Begin

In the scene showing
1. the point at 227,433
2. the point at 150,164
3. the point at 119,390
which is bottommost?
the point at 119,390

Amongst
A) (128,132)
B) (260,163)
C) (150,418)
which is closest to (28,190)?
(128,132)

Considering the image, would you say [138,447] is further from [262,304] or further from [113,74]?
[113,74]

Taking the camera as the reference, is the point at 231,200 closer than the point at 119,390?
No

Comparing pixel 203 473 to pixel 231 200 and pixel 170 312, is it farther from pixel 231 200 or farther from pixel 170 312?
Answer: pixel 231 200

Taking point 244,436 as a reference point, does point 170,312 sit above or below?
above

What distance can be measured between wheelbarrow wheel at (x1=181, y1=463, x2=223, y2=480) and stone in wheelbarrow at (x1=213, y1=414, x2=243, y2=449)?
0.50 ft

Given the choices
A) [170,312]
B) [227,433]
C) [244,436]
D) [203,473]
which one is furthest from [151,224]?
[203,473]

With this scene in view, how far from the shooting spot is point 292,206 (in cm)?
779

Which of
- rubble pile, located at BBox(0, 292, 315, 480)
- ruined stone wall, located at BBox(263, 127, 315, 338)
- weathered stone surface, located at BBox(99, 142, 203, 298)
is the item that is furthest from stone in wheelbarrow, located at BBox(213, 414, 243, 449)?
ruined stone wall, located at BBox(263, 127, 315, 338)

End
Begin

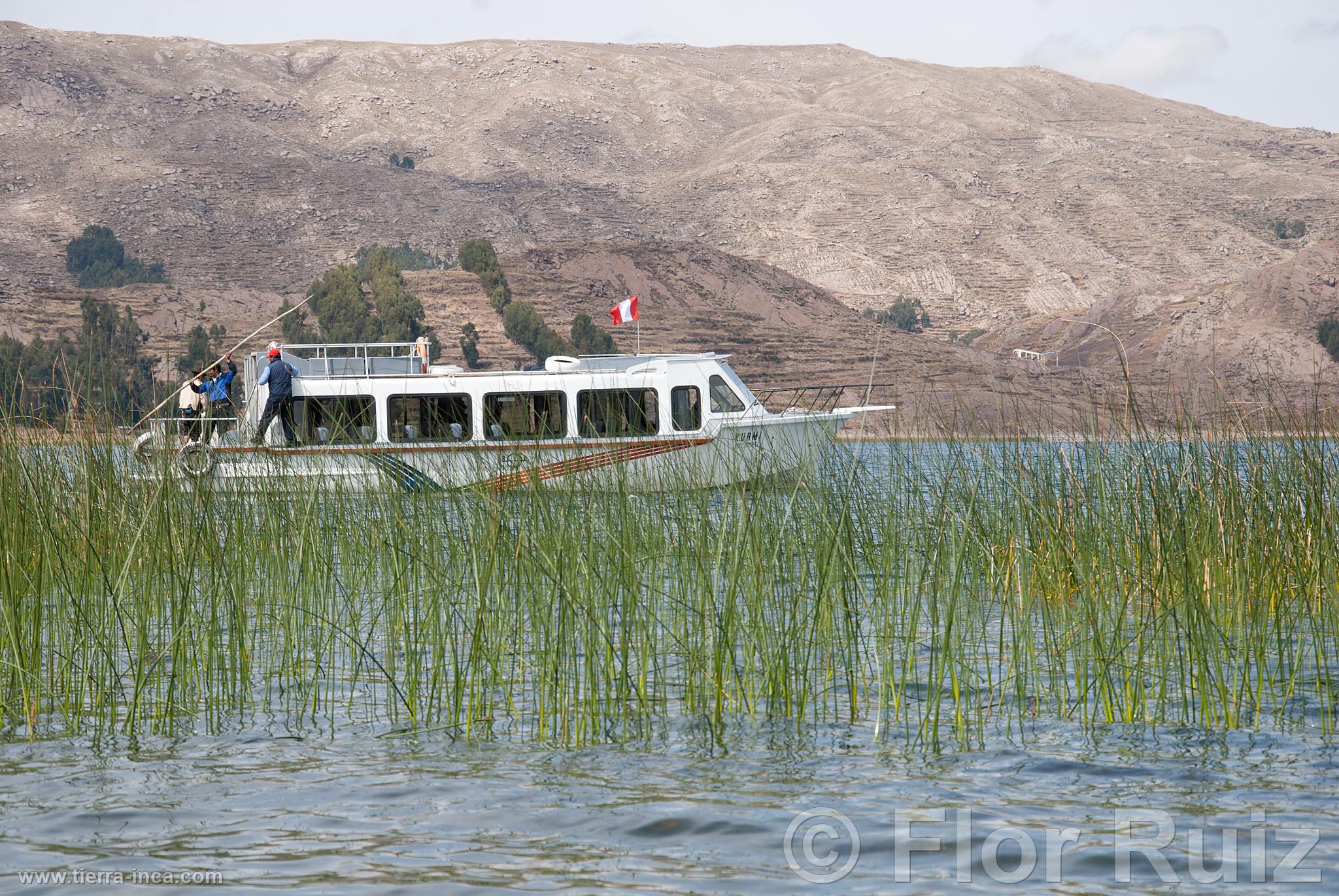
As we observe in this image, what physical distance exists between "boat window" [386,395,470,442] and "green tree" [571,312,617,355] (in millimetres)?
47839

End

◆ Short task: How many lines in the records above contain the word "furthest"? Give only the number.

◆ Exercise response: 2